TASK PROMPT —
Quote the whole listing word for word. Do not include the pictures.

----------

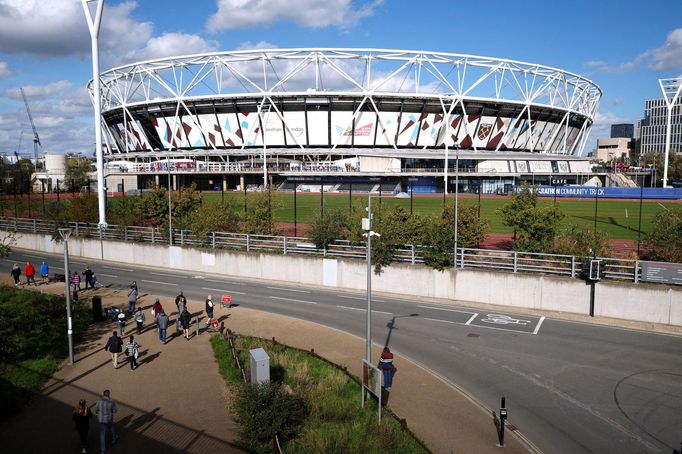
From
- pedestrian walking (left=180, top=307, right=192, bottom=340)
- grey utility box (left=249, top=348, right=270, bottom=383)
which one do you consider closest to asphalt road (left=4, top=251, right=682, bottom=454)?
grey utility box (left=249, top=348, right=270, bottom=383)

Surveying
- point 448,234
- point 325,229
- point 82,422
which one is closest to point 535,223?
point 448,234

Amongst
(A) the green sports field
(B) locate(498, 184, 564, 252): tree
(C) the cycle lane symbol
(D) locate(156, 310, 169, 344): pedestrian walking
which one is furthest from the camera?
(A) the green sports field

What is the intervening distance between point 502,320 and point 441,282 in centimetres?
418

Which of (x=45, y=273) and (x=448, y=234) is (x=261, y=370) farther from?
(x=45, y=273)

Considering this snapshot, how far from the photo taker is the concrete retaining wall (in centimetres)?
2117

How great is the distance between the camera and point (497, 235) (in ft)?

----------

RESPONSE TO THE TASK —
From
- pedestrian walking (left=180, top=307, right=192, bottom=340)
- grey utility box (left=249, top=348, right=270, bottom=383)
which one do you consider closest to asphalt road (left=4, top=251, right=682, bottom=454)?
grey utility box (left=249, top=348, right=270, bottom=383)

Surveying
- point 448,234
- point 325,229
- point 82,422
which one is closest to point 535,223?
point 448,234

Amongst
(A) the green sports field
(B) locate(498, 184, 564, 252): tree
(C) the cycle lane symbol
(D) locate(156, 310, 169, 344): pedestrian walking
which one is furthest from the camera?
(A) the green sports field

What is the intervening distance between point 502,320 and point 441,282 in centimetres?
418

Which of (x=45, y=273) and (x=448, y=234) is (x=261, y=370) farther from?
(x=45, y=273)

Considering this snapshot, how far from the photo taker is the concrete retaining wall (in centimetres)?
2117

How great is the distance between the camera and point (497, 235) (in ft)?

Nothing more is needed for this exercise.